After my graduation I wanted to do a Ph.D. in Mathematics, but my father convinced me to stick to Computer Science (sound advice in hindsight!). So I started graduate school at the Computer Science Department at Stanford University , and worked in the Theory Division with Professor Vaughan Pratt. I worked on algebraic models for concurrent computation, in the style of Petri Nets, CCS and Event Structures, and eventually came up with my model called Chu Spaces. Chu Spaces, or gates, can be used to model network behavior, and subsume the behaviors describable by Petri Nets, CCS and CSP. They are simple and asynchronous, and possess an elegant process algebra and a formal verification system based on linear logic. They also provide a translation between imperative and declarative programs.
In spring 1993 Prof. Pratt recommended me to Vijay Saraswat at Xerox PARC, and I worked here for the summer, laying the foundations of integrating Concurrent Constraint Languages with Reactive Systems. I graduated from Stanford in 1994, and joined PARC to work on a NASA project for modeling electromechanical systems. In September 1997 I moved to the NASA Ames Research Center, to work at the Autonomous Systems Group on using hybrid modeling and analysis for building model-based autonomous systems.

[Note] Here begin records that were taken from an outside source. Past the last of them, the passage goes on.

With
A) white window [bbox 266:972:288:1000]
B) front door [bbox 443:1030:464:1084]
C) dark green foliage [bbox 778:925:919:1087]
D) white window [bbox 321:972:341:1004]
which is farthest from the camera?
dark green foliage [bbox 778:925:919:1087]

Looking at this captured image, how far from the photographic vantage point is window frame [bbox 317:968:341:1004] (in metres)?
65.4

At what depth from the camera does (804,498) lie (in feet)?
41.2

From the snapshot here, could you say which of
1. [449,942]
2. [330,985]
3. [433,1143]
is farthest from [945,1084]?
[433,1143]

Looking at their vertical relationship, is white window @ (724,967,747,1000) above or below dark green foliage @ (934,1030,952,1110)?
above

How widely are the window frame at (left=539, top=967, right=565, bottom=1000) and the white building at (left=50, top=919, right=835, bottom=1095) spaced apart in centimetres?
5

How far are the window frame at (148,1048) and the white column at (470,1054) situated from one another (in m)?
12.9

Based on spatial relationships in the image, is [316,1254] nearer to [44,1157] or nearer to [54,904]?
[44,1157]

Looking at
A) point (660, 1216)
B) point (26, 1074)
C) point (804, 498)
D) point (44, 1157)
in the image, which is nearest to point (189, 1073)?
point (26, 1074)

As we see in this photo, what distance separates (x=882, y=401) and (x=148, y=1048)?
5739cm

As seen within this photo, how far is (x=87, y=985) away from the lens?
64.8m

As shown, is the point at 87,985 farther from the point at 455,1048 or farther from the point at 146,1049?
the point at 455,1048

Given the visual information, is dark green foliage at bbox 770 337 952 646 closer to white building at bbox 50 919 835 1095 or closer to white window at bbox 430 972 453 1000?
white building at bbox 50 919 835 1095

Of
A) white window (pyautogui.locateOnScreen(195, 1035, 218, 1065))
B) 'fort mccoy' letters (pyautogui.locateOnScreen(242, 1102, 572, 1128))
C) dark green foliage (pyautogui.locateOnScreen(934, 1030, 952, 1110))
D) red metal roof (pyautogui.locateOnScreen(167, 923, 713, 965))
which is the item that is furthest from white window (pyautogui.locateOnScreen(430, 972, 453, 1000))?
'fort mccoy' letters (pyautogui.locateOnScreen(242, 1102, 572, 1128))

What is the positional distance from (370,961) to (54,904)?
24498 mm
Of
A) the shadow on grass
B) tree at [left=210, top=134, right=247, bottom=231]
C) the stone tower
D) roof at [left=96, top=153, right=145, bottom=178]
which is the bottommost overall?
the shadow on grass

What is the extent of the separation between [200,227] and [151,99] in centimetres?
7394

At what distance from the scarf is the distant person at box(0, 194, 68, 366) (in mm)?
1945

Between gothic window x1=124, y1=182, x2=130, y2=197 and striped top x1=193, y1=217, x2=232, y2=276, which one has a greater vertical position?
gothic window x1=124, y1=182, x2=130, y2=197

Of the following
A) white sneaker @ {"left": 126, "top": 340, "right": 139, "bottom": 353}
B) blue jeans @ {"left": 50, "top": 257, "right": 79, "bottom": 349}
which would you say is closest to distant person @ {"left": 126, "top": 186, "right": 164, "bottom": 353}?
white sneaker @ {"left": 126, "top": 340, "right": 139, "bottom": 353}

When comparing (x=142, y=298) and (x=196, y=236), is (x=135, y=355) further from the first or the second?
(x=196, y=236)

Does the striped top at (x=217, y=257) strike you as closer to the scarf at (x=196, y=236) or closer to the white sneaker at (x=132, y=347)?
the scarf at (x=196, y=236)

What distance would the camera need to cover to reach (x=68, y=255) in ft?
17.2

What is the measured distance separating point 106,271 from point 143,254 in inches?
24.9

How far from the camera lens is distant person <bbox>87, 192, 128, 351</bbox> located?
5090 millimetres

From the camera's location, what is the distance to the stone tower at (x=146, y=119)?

In January 2000 I joined Stratify Inc. (then PurpleYogi Inc.) as a member of the research staff. I worked on a variety of topics there, including document classification, document analysis, and multilingual classification, among others. In March 2003, I joined Google Inc., and have been working on Search Quality. I also continue to work on the modeling and analysis of probabilistic and hybrid systems.